Pese a que su destino parece envuelto en una perplejidad misteriosa, su figura y su legado son esenciales para digerir una cosmovisión indescifrable. Su genialidad radica en revelar la lucha eterna entre el individuo y el poder, entre la creación y la censura, entre la verdad y la ideología, entre el amor y la muerte. Lo logró con una ironía afilada, arma peligrosa por su precisión, capaz de desvelar realidades que no se perdonan. La exageración de la existencia muestra verdades incómodas y devastadoras. Por eso, hoy, no sorprende que la casa donde nació Bulgákov, en Kiev, esté manchada de pintura, ni que la placa con su nombre y rostro lleve el color de la sangre. En su ciudad natal, muchos ucranianos, que defienden su libertad ante la sombra de un nuevo zar, lo acusan de ser cómplice del imperialismo ruso y, paradójicamente, de la URSS, pese a su crítica feroz al régimen soviético. En 2022, activistas intentaron derribar su estatua en Kiev, viéndolo como símbolo de opresión. En el día de su nacimiento, 15 de mayo, pero de 2025, Volodímir Zelenski planeaba reunirse con Vladímir Putin en Turquía, advirtiendo que la ausencia del líder ruso probará su desinterés por la paz. Esta fecha, cargada de simbolismo, refleja las tensiones que dividen el legado de Bulgákov, cuya identidad es un campo de batalla cultural. En Moscú, en cambio, lo celebran sin cuestionar su origen: miles visitan la casa museo donde creó sus obras maestras, venerándolo como icono de las letras rusas. Pero ¿conocen su verdadera historia? ¿Es un héroe o un traidor? Todo parece posible. Como que algunos artistas eslavos lo ven como precursor de la causa ucraniana, pues sirvió como médico en el ejército de la República Popular de Ucrania y luego con los blancos, zaristas, enfrentando a los bolcheviques, rojos, liderados por Trotsky y Lenin, que aplastaron la independencia ucraniana al final de la guerra civil. Su figura, disputada entre dos naciones, ilumina las raíces del conflicto actual.
__________________________________________________
• [Consigna de trabajo]
Transcribe, por favor, el fragmento sobre Bulgákov completo y sin ningún cambio.

(Datos de lectura de gráficos)
__________________________________________________
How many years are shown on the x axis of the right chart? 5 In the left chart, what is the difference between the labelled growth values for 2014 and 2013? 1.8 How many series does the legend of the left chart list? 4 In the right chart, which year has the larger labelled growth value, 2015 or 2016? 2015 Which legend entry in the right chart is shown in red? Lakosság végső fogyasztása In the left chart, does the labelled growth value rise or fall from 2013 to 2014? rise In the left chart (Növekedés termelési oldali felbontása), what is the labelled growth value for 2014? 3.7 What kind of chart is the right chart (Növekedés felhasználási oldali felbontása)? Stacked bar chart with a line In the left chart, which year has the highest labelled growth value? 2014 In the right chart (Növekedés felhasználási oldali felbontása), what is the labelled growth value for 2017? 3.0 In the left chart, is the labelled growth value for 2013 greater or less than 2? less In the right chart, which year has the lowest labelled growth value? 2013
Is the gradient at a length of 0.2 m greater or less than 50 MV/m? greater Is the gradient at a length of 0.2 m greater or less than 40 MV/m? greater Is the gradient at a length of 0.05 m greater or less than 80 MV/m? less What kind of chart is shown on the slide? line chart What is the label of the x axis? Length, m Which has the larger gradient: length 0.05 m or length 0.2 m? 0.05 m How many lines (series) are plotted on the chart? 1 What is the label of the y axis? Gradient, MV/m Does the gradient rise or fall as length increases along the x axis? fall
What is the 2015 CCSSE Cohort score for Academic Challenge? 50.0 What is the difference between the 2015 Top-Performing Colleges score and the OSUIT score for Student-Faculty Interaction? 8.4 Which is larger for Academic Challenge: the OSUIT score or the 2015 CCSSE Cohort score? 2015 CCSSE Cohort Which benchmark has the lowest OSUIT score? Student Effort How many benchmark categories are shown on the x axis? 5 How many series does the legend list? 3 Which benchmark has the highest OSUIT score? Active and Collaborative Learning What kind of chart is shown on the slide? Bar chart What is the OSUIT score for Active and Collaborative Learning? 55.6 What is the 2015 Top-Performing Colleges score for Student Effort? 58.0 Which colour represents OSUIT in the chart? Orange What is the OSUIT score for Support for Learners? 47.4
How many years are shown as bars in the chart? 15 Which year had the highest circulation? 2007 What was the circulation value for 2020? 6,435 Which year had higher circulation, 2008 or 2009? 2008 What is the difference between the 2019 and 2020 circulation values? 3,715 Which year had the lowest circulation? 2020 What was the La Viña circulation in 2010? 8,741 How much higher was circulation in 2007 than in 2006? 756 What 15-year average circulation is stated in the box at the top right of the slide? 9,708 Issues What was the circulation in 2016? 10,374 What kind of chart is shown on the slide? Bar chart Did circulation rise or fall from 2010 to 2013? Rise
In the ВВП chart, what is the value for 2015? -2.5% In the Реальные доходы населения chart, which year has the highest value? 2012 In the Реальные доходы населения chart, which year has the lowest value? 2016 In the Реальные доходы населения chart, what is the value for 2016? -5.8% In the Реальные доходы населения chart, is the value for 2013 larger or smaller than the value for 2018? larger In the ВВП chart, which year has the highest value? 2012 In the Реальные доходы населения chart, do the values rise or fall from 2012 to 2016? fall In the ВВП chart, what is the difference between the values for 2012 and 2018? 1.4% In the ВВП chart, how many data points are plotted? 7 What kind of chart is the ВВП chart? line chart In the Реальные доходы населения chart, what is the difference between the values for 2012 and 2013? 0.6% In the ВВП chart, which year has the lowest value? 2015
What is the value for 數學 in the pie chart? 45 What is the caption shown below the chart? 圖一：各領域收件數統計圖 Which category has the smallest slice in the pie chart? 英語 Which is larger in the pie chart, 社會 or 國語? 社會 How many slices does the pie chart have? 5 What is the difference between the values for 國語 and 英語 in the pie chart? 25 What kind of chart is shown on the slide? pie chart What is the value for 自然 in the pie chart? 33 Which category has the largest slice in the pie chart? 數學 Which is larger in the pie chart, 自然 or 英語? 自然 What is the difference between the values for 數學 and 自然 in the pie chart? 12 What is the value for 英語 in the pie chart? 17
__________________________________________________
• [Solución del ejercicio]
Pese a que su destino parece envuelto en una perplejidad misteriosa, su figura y su legado son esenciales para digerir una cosmovisión indescifrable. Su genialidad radica en revelar la lucha eterna entre el individuo y el poder, entre la creación y la censura, entre la verdad y la ideología, entre el amor y la muerte. Lo logró con una ironía afilada, arma peligrosa por su precisión, capaz de desvelar realidades que no se perdonan. La exageración de la existencia muestra verdades incómodas y devastadoras. Por eso, hoy, no sorprende que la casa donde nació Bulgákov, en Kiev, esté manchada de pintura, ni que la placa con su nombre y rostro lleve el color de la sangre. En su ciudad natal, muchos ucranianos, que defienden su libertad ante la sombra de un nuevo zar, lo acusan de ser cómplice del imperialismo ruso y, paradójicamente, de la URSS, pese a su crítica feroz al régimen soviético. En 2022, activistas intentaron derribar su estatua en Kiev, viéndolo como símbolo de opresión. En el día de su nacimiento, 15 de mayo, pero de 2025, Volodímir Zelenski planeaba reunirse con Vladímir Putin en Turquía, advirtiendo que la ausencia del líder ruso probará su desinterés por la paz. Esta fecha, cargada de simbolismo, refleja las tensiones que dividen el legado de Bulgákov, cuya identidad es un campo de batalla cultural. En Moscú, en cambio, lo celebran sin cuestionar su origen: miles visitan la casa museo donde creó sus obras maestras, venerándolo como icono de las letras rusas. Pero ¿conocen su verdadera historia? ¿Es un héroe o un traidor? Todo parece posible. Como que algunos artistas eslavos lo ven como precursor de la causa ucraniana, pues sirvió como médico en el ejército de la República Popular de Ucrania y luego con los blancos, zaristas, enfrentando a los bolcheviques, rojos, liderados por Trotsky y Lenin, que aplastaron la independencia ucraniana al final de la guerra civil. Su figura, disputada entre dos naciones, ilumina las raíces del conflicto actual.